→ Text block:
## START

Johan_Christian_Dahl_-_Winter_at_the_Sognefjord_-_Google_Art_Project

Johan Christian Dahl’s Menhir in Sognefjord in Winter (1827). Source: Wikimedia Commons.

Symbols abound in Dahl’s paintings.  Dead trees and rainbows are so ubiquitous they verge on cliché.  He was also known to have observed and drafted landscapes in the summer, and then painted snow over them, to achieve a sense of melancholy and perhaps the hope of renewal.  Prehistoric monuments fulfilled similar roles.  In the painting “Vordingbord in moonlight” (in Denmark, above), the moonlight, winter and stones all stand for death and the past.  In “Menhir at Sognefjord in Winter” (also above) the megalith symbolises the antiquity of the winter landscape, as well as disconsolation and death (being a grave marker).  Nevertheless, the ray of light that peeps over the mountains and strikes the apex of the standing stone is perhaps our symbol of rejuvenation in this otherwise sombre painting (Lødrup Bang 1987).

Modern human settlements also feature in Dahl’s paintings, sometimes placed in juxtaposition with ancient remains.  They reference the deep legacy of Norwegian farmers.  They connect the apparent mundanity of the present with an heroic past.  This is true for the various versions of “Birch Tree at Slinde” (below), but more obviously for “Mountain Farm in the Tessungdal” (also below), where the barrow and its megalith impose themselves upon the little farmstead, their nearby tree finding some kind of life-force in the ancient tumulus, while the tree in the foreground withers.

Slindebirken,_Vinter_(I.C._Dahl)

Johan Christian Dahl’s Birch Tree at Slinde in Winter (1838). Source: Wikimedia Commons.

Tessungdal

Johan Christian Dahl’s Mountain Farm in the Tessungdal (1841). Source: Project Muse.

None of this is to say that Dahl knew an awful lot about Norwegian prehistory, or that he particularly cared to learn.  Here we are not dealing with an archaeological understanding of the past, but an artistic one.  During his time in Dresden Dahl would have been in touch with antiquarian circles, but this was long before the academic discipline of archaeology was formed.  As such, scientific understandings of the ancient past were less separable from popular understandings informed by the visual arts, poetry and literature.  Dahl’s paintings must have struck a pre-existing chord with their audience (Caspar David Friedrich, a colleague of Dahl’s, was using similar devices in Germany at the time), but they also reinforced a particular understanding of prehistory, as one that was seamless with the natural landscape, and continuous with the present. In doing so, Dahl pulled the past and the present together, affecting both with a sense of the other, whilst simultaneously diminishing four uncomfortable centuries of external rule.

## END

→ Stored data:
## START

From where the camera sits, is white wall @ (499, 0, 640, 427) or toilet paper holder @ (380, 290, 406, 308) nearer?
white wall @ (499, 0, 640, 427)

## END

→ Set task 1: For each statement, say yes or no according to the passage on Dahl's paintings, and quote the words from it that decide the answer. (a) Dahl sometimes painted snow over landscapes he had drafted in summer. (b) Dahl knew a great deal about Norwegian prehistory. (c) The academic discipline of archaeology already existed during Dahl's time in Dresden.
→ Set task 2: Quote the stretch of the passage on Dahl's paintings that opens with the words containing "Slindebirken,_Vinter_(I.C._Dahl)" and closes with "Source: Project Muse.".
→ Set task 3: Carry the passage on Dahl's paintings on from the point where it stops.

→ Output 1:
(a) Yes: "He was also known to have observed and drafted landscapes in the summer, and then painted snow over them"
(b) No: "None of this is to say that Dahl knew an awful lot about Norwegian prehistory"
(c) No: "this was long before the academic discipline of archaeology was formed"

→ Output 2:
Slindebirken,_Vinter_(I.C._Dahl)

Johan Christian Dahl’s Birch Tree at Slinde in Winter (1838). Source: Wikimedia Commons.

Tessungdal

Johan Christian Dahl’s Mountain Farm in the Tessungdal (1841). Source: Project Muse.

→ Output 3:
As explored in a recent article by Mari Lending, Johan Christian Dahl had some intriguing opinions on the preservation of ancient barrows, which is where we arrive some of the more familiar subjects of this blog: grave goods and jewellery.  While Dahl was beginning to explore ancient monuments with his palette and brush, his antiquarian contemporaries commenced theirs with spades and pick axes.  Dahl was resolutely against these excavations, declaiming museums of finds from these monuments as a force for destruction, and championing the barrows as “museums” in their own right, intact and set in their landscape context.  The removal of artefacts from these tombs to the Oldsaksamlingen (Collection of Anquities) in Christiana he saw as profoundly destructive.  Rather than the preservation of grave goods as purely material objects, Dahl focused on the preservation of the landscape, integral to the barrows, and integral to them their hidden and buried treasures.  Though unseen, artefacts like elaborate brooches were nevertheless inseparable from the landscape for Dahl.  Like a building indicates an inhabited landscape through the knowledge rather than the explicit depiction of its human inhabitants, a barrow could only really be a barrow if it contained its material assemblage.  With that removed, the barrow was a mere reconstruction or imitation.

Though Dahl’s opinions now seem antiquated and perhaps even a little naive, I think we’ve all felt a bit like this after visiting excavated sites.  For instance, similar feelings might be expressed upon viewing the burial mounds of Sutton Hoo in Suffolk, where we know that the sunken barrows are at least partly reconstructed and have been pillaged variously by treasure hunters of centuries gone by as well as 20th-century archaeologists.  Their neatly mown grass and roped fences add further layers of alienation and artificiality to the modern visitor.  Obviously both excavation and conservation are fundamental to both our knowledge of the past and its material preservation but that doesn’t mean it isn’t self-contradictory as Dahl himself observed more than a century and a half ago, and it doesn’t mean that these inevitabilities are trivial in how we create knowledge about the past. The choice is paradoxical, but would we rather envisage a Migration Period as a continuous, tangible presence in the world we inhabit, or as a roped-off reconstruction?

Bibliography

Lending, M. 2009. ‘Landscape versus museum: J. C. Dahl and the preservation of Norwegian burial mounds’, Future Anterior 6(1), xi-17 [available online from http://muse.jhu.edu/journals/future_anterior/v006/6.1.lending.html, accessed July 2015].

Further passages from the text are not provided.